TRECHO DO DOCUMENTO >>
====

#! Os Documentos de Halloween e os fatos que a Indústria Tecnológica não quer que você saiba

@Softresistencia

:

No espírito de ser desnecessariamente do contra e pra condizer com o tema de resistência, cá estou eu no dia de natal, fazendo uma postagem com ‘halloween’ no nome. Porque ei, todos amamos Tim Burton.

Mentira, na verdade eu meio que lembrava a história dos Documentos de Halloween, só que na minha cabeça eles eram os ‘Documentos de Natal’, por isso achei adequado falar sobre ela aqui… E só fui descobrir que tinha lembrado errado quando fui pesquisar pra escrever o post. ¯\_(ツ)_/¯

Uma abóbora de natal.

Em todo caso e piadas a parte, essa é uma história séria. Ela envolve a indústria tecnológica, monopólios, dinheiro manipulando a política, e embora seja uma saga que ocorreu vinte anos atrás (entre 1998 e 2003 para ser exato), ela é mais atual do que você pode imaginar.

Então. Vamos voltar no tempo: O ano é 1998. Outras plataformas para computador caseiro como os computadores Commodore Amiga (populares na Europa) e o Macintosh Clássico (populares nos EUA) estavam tropeçando e caindo, com a companhia Commodore tendo ido à total falência, e o Macintosh preso em uma fase difícil com seus co-criadores Steve Jobs e Steve Wozniak tendo ambos saído da Apple.

Computadores usando a plataforma que um dia havia sido chamada de ‘IBM PC’ e agora se chamava apenas ‘PC’ são os absolutos vencedores de uma guerra de formatos que havia começado nos anos 80, e bem a tempo de todo mundo estar querendo ter seu próprio computador, afinal, a internet está começando a se tornar uma força a ser respeitada em seu alcance sociocultural, e dando ao mundo um gostinho do mundo computadorizado em que hoje vivemos. Toda uma geração de pessoas que nunca tinha usado um computador, no máximo um console de vídeo game, estava querendo entrar no “novo milênio digital”, e a maior parte desses computadores já vinha com o sistema operacional Windows, da Microsoft, pré instalado.

====

ENUNCIADO >> De acordo com o trecho do documento, entre quais anos ocorreu a história dos Documentos de Halloween?

DADOS FORNECIDOS >>
====

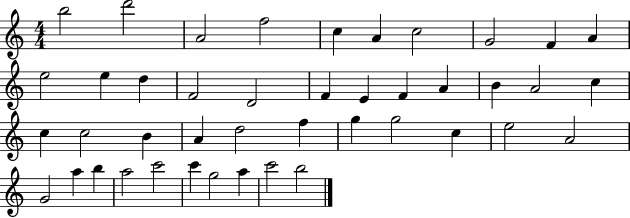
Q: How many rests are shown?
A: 0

====

RESPOSTA CORRETA >> Entre 1998 e 2003.